Notes
two overlapping squares ii solution

Solution to the Two Overlapping Squares II Puzzle

Solution by Similar Triangles, Congruency, Angles in a Square, and Vertically Opposite Angles

In the extended diagram above, the line $E H$ is the continuation of $F E$ until it meets the extension of $C D$. The point $I$ makes $A D H I$ into a rectangle, and $J$ is so that $I J$ is perpendicular to $K H$.
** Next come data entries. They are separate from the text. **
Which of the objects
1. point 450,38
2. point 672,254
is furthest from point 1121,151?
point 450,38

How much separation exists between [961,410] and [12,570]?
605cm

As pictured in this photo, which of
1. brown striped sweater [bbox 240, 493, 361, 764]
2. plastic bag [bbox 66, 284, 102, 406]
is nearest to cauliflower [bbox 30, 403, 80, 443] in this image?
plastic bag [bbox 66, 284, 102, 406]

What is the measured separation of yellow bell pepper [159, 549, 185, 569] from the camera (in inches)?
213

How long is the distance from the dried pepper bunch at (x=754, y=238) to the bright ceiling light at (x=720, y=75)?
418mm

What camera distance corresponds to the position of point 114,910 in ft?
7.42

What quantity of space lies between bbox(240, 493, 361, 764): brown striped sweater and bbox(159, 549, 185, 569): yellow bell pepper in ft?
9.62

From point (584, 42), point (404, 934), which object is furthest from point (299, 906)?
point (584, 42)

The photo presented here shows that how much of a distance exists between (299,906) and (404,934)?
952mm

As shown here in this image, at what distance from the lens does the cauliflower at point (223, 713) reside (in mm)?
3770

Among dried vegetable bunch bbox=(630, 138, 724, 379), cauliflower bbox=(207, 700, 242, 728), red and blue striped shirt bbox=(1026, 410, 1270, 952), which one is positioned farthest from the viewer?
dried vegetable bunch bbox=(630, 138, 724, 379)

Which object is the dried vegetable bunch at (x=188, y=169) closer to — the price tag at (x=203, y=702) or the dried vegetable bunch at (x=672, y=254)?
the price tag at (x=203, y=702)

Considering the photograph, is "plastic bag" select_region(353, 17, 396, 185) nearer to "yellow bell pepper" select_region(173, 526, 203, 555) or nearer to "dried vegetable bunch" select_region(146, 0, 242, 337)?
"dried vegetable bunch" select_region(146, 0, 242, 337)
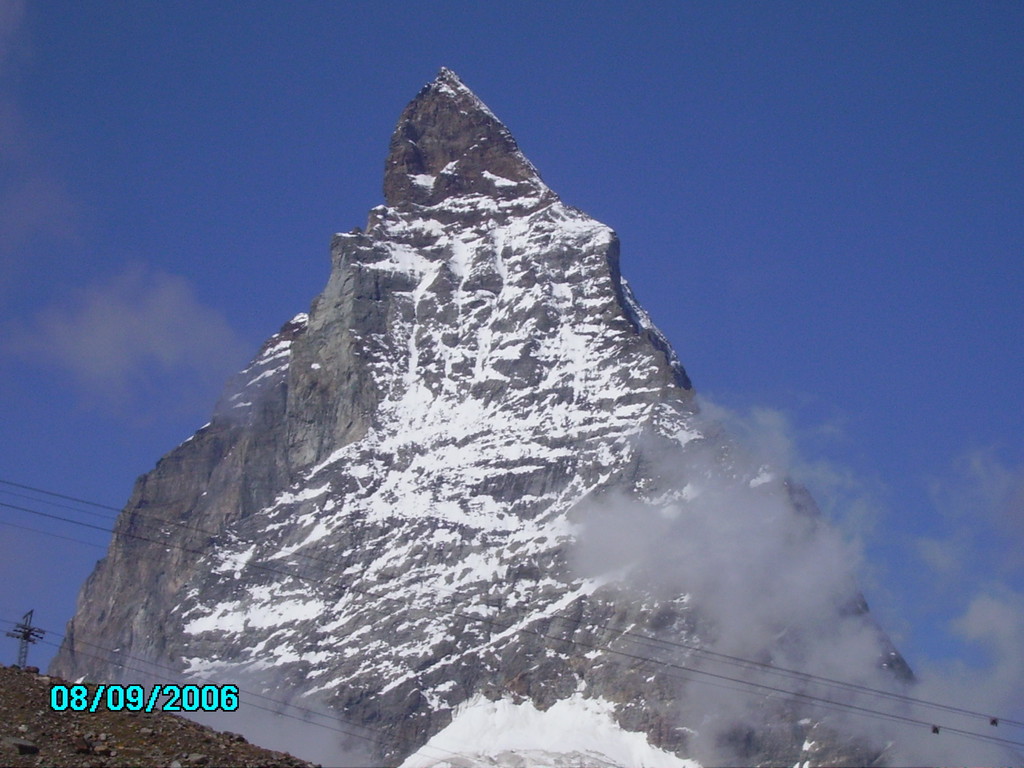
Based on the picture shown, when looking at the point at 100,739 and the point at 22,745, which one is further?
the point at 100,739

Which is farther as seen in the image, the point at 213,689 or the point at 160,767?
the point at 213,689

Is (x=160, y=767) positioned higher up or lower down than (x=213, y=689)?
lower down

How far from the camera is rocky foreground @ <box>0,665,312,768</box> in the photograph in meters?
60.8

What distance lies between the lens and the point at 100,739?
207ft

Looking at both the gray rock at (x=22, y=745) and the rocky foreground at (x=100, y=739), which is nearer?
the gray rock at (x=22, y=745)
Since $F E H$ is a straight line, angle $D \hat{E} H$ is $90^\circ$. Angles $H \hat{D} E$ and $A \hat{D} G$ are equal as both combine with angle $E \hat{D} A$ to form a right-angle, and line segments $G D$ and $E D$ have the same length. These establish triangles $A G D$ and $E D H$ as congruent so $D H$ has the same length as $A D$ which means that $A D H I$ is actually a square and is the congruent to $A B C D$.

Each side of triangles $A G D$ is parallel to one of the sides of triangle $I J H$ and sides $A D$ and $I H$ are the same length so triangles $A G D$ and $I J H$ are congruent. This means that the region $I A D H J$ is congruent to the yellow region.

The yellow region comprises half the area of the original diagram, meaning that the orange and white make up the other half. Since triangles $A G D$ and $E H D$ are congruent, the quadrilateral $A D H F$ therefore has the same area as the yellow region, which in turn has the same area as $I A D H J$. Therefore, triangles $A F K$ and $I K J$ have the same area. These triangles are similar, since both are right-angled and angles $F \hat{K} A$ and $J \hat{K} I$ are equal as they are vertically opposite angles. Therefore they are congruent and in particular, $A F$ and $J I$ have the same length. This establishes $A$ as the midpoint of $F G$.

Triangle $A G D$ therefore is one quarter of the area of the square $F G D E$ and so the orange region is $\frac{3}{4}$ of that square, which is itself half the total area. So the area of the orange region is $\frac{3}{8}$ths of the total area.